▶ [CONSEGNA]: Riscriva in forma di elenco puntato il paragrafo del testo sull'invasione turca del Rojava che inizia con «Una nuova guerra di espansione», conservandone i fatti principali.

Dal 9 ottobre, dopo aver ricevuto il via libera dal presidente
statunitense Trump, lo Stato turco ha dato il via all’invasione del Rojava e
intrapreso una nuova guerra contro la Federazione della Siria del Nord con
bombardamenti indiscriminati e con l’attacco di forze di terra.
Per il governo turco è necessario annientare un pericoloso esempio
di resistenza e di sperimentazione di libertà nella regione, basato su comunità
che hanno deciso di abbracciare una rivoluzione confederale, femminista ed
ecologista.
Bombardamenti di città, ospedali, acquedotti uccidono, mutilano,
obbligano alla fuga centinaia di migliaia di persone. In quest’area ci sono
città e villaggi cruciali per la sperimentazione sociale in atto nella regione.
In questa zona sorge anche Kobanê, che fu liberata dall’assedio dello stato
islamico nel gennaio 2015 grazie alla resistenza della popolazione, delle
milizie YPG e YPJ, e alla solidarietà internazionale.
Una nuova guerra di espansione serve a Erdoğan, il presidente turco,
per mantenere un consenso che mostra le prime vistose crepe. Come due anni fa
durante l’invasione di Afrin, tutti i partiti parlamentari tranne l’HDP si
schierano a sostegno dell’esercito turco e della nuova campagna militare.
Questo permette a Erdoğan e al blocco di potere dell’AKP di ottenere anche il
sostegno del principale partito di opposizione, il CHP, creando un blocco
patriottico. L’attacco dell’esercito turco e delle milizie jihadiste ha spinto
i vertici federali del Rojava a stringere un accordo con il governo di Damasco,
ugualmente pericoloso per il confederalismo democratico.
Solo una forte movimento di solidarietà internazionale può sostenere
la resistenza, un movimento antimilitarista e antiautoritario può fermare
l’offensiva dello stato turco e fermare la guerra. Chiare sono le
responsabilità delle potenze che hanno usato la Siria come un campo di
battaglia per i loro interessi imperiali dagli: Stati Uniti di Trump alla
Russia di Putin, dal regime autoritario di Assad all’ipocrisia dell’Unione
Europea. Non ultimo lo stato italiano che che nonostante le dichiarazioni del
governo di questi giorni sostiene apertamente la politica militare di Ankara.

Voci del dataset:
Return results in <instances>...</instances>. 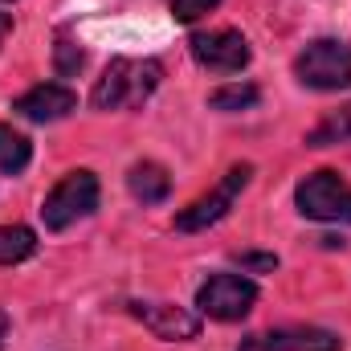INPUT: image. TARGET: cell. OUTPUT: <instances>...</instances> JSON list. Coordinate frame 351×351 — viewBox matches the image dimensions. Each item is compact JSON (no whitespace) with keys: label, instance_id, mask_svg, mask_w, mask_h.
Instances as JSON below:
<instances>
[{"label":"cell","instance_id":"obj_1","mask_svg":"<svg viewBox=\"0 0 351 351\" xmlns=\"http://www.w3.org/2000/svg\"><path fill=\"white\" fill-rule=\"evenodd\" d=\"M164 82V66L156 58H114L102 78L90 90L94 110H127V106H143Z\"/></svg>","mask_w":351,"mask_h":351},{"label":"cell","instance_id":"obj_2","mask_svg":"<svg viewBox=\"0 0 351 351\" xmlns=\"http://www.w3.org/2000/svg\"><path fill=\"white\" fill-rule=\"evenodd\" d=\"M94 208H98V176L86 172V168H78V172H66L49 188V196L41 204V221H45L49 233H62L74 221L90 217Z\"/></svg>","mask_w":351,"mask_h":351},{"label":"cell","instance_id":"obj_3","mask_svg":"<svg viewBox=\"0 0 351 351\" xmlns=\"http://www.w3.org/2000/svg\"><path fill=\"white\" fill-rule=\"evenodd\" d=\"M294 78L311 90H348L351 86V45L335 37L311 41L294 58Z\"/></svg>","mask_w":351,"mask_h":351},{"label":"cell","instance_id":"obj_4","mask_svg":"<svg viewBox=\"0 0 351 351\" xmlns=\"http://www.w3.org/2000/svg\"><path fill=\"white\" fill-rule=\"evenodd\" d=\"M294 204L311 221L351 225V184L339 172H311L294 188Z\"/></svg>","mask_w":351,"mask_h":351},{"label":"cell","instance_id":"obj_5","mask_svg":"<svg viewBox=\"0 0 351 351\" xmlns=\"http://www.w3.org/2000/svg\"><path fill=\"white\" fill-rule=\"evenodd\" d=\"M258 302V286L241 274H213L200 290H196V306L200 315L217 319V323H237L254 311Z\"/></svg>","mask_w":351,"mask_h":351},{"label":"cell","instance_id":"obj_6","mask_svg":"<svg viewBox=\"0 0 351 351\" xmlns=\"http://www.w3.org/2000/svg\"><path fill=\"white\" fill-rule=\"evenodd\" d=\"M250 176H254V164H233L225 180L208 192V196H200V200H192L180 217H176V229L180 233H200V229H208V225H217L233 204H237V196L245 192V184H250Z\"/></svg>","mask_w":351,"mask_h":351},{"label":"cell","instance_id":"obj_7","mask_svg":"<svg viewBox=\"0 0 351 351\" xmlns=\"http://www.w3.org/2000/svg\"><path fill=\"white\" fill-rule=\"evenodd\" d=\"M188 49L192 58L213 70V74H241L250 66V41L237 33V29H213V33H192L188 37Z\"/></svg>","mask_w":351,"mask_h":351},{"label":"cell","instance_id":"obj_8","mask_svg":"<svg viewBox=\"0 0 351 351\" xmlns=\"http://www.w3.org/2000/svg\"><path fill=\"white\" fill-rule=\"evenodd\" d=\"M237 351H343V339L323 327H278L241 339Z\"/></svg>","mask_w":351,"mask_h":351},{"label":"cell","instance_id":"obj_9","mask_svg":"<svg viewBox=\"0 0 351 351\" xmlns=\"http://www.w3.org/2000/svg\"><path fill=\"white\" fill-rule=\"evenodd\" d=\"M127 311L156 335V339H168V343H184V339H196L200 335V315L172 306V302H127Z\"/></svg>","mask_w":351,"mask_h":351},{"label":"cell","instance_id":"obj_10","mask_svg":"<svg viewBox=\"0 0 351 351\" xmlns=\"http://www.w3.org/2000/svg\"><path fill=\"white\" fill-rule=\"evenodd\" d=\"M74 106H78V94L70 86H62V82H37L33 90H25V94L12 102V110H16L21 119H29V123H58V119H66Z\"/></svg>","mask_w":351,"mask_h":351},{"label":"cell","instance_id":"obj_11","mask_svg":"<svg viewBox=\"0 0 351 351\" xmlns=\"http://www.w3.org/2000/svg\"><path fill=\"white\" fill-rule=\"evenodd\" d=\"M127 188H131L135 200L160 204V200H168V192H172V176H168V168H160V164H152V160H139V164H131V172H127Z\"/></svg>","mask_w":351,"mask_h":351},{"label":"cell","instance_id":"obj_12","mask_svg":"<svg viewBox=\"0 0 351 351\" xmlns=\"http://www.w3.org/2000/svg\"><path fill=\"white\" fill-rule=\"evenodd\" d=\"M37 254V233L25 225H0V265H16Z\"/></svg>","mask_w":351,"mask_h":351},{"label":"cell","instance_id":"obj_13","mask_svg":"<svg viewBox=\"0 0 351 351\" xmlns=\"http://www.w3.org/2000/svg\"><path fill=\"white\" fill-rule=\"evenodd\" d=\"M29 160H33L29 139H25L21 131H12V127H4V123H0V176L25 172V168H29Z\"/></svg>","mask_w":351,"mask_h":351},{"label":"cell","instance_id":"obj_14","mask_svg":"<svg viewBox=\"0 0 351 351\" xmlns=\"http://www.w3.org/2000/svg\"><path fill=\"white\" fill-rule=\"evenodd\" d=\"M331 143H351V102L331 110L311 135H306V147H331Z\"/></svg>","mask_w":351,"mask_h":351},{"label":"cell","instance_id":"obj_15","mask_svg":"<svg viewBox=\"0 0 351 351\" xmlns=\"http://www.w3.org/2000/svg\"><path fill=\"white\" fill-rule=\"evenodd\" d=\"M258 86L254 82H229V86L213 90L208 94V106L213 110H250V106H258Z\"/></svg>","mask_w":351,"mask_h":351},{"label":"cell","instance_id":"obj_16","mask_svg":"<svg viewBox=\"0 0 351 351\" xmlns=\"http://www.w3.org/2000/svg\"><path fill=\"white\" fill-rule=\"evenodd\" d=\"M53 58H58V74H62V78H66V74H78V70H82V62H86V53H82V49H78V45H74L66 33L58 37V45H53Z\"/></svg>","mask_w":351,"mask_h":351},{"label":"cell","instance_id":"obj_17","mask_svg":"<svg viewBox=\"0 0 351 351\" xmlns=\"http://www.w3.org/2000/svg\"><path fill=\"white\" fill-rule=\"evenodd\" d=\"M221 0H172V16L176 21H184V25H192V21H200L208 8H217Z\"/></svg>","mask_w":351,"mask_h":351},{"label":"cell","instance_id":"obj_18","mask_svg":"<svg viewBox=\"0 0 351 351\" xmlns=\"http://www.w3.org/2000/svg\"><path fill=\"white\" fill-rule=\"evenodd\" d=\"M237 265L241 269H254V274H274L278 269V258L274 254H237Z\"/></svg>","mask_w":351,"mask_h":351},{"label":"cell","instance_id":"obj_19","mask_svg":"<svg viewBox=\"0 0 351 351\" xmlns=\"http://www.w3.org/2000/svg\"><path fill=\"white\" fill-rule=\"evenodd\" d=\"M8 33H12V12H0V45H4Z\"/></svg>","mask_w":351,"mask_h":351},{"label":"cell","instance_id":"obj_20","mask_svg":"<svg viewBox=\"0 0 351 351\" xmlns=\"http://www.w3.org/2000/svg\"><path fill=\"white\" fill-rule=\"evenodd\" d=\"M4 339H8V315L0 311V351H4Z\"/></svg>","mask_w":351,"mask_h":351}]
</instances>
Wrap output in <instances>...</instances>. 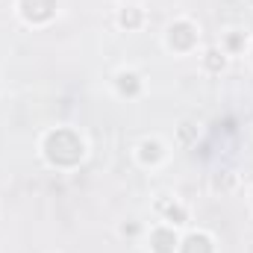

▶ [RISULTATO]:
- Una nuova guerra di espansione serve a Erdoğan, presidente turco, per mantenere un consenso che mostra le prime vistose crepe.
- Come due anni fa durante l'invasione di Afrin, tutti i partiti parlamentari tranne l'HDP si schierano a sostegno dell'esercito turco e della nuova campagna militare.
- Ciò permette a Erdoğan e al blocco di potere dell'AKP di ottenere anche il sostegno del CHP, principale partito di opposizione, creando un blocco patriottico.
- L'attacco dell'esercito turco e delle milizie jihadiste ha spinto i vertici federali del Rojava a stringere un accordo con il governo di Damasco, ugualmente pericoloso per il confederalismo democratico.